Given records START

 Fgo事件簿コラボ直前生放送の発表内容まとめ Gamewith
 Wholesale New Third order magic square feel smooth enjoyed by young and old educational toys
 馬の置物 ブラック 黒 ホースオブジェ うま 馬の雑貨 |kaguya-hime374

Given records END
Given records START

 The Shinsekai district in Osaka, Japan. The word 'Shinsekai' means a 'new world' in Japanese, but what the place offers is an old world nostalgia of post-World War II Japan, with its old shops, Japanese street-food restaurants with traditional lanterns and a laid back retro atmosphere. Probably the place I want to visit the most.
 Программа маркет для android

Given records END

Task requirements =
From the data above, reproduce word for word the lines running from the line with "The Shinsekai district" to the line with "Программа маркет для android", ends included.

Answer to this exercise =
 The Shinsekai district in Osaka, Japan. The word 'Shinsekai' means a 'new world' in Japanese, but what the place offers is an old world nostalgia of post-World War II Japan, with its old shops, Japanese street-food restaurants with traditional lanterns and a laid back retro atmosphere. Probably the place I want to visit the most.
 Программа маркет для android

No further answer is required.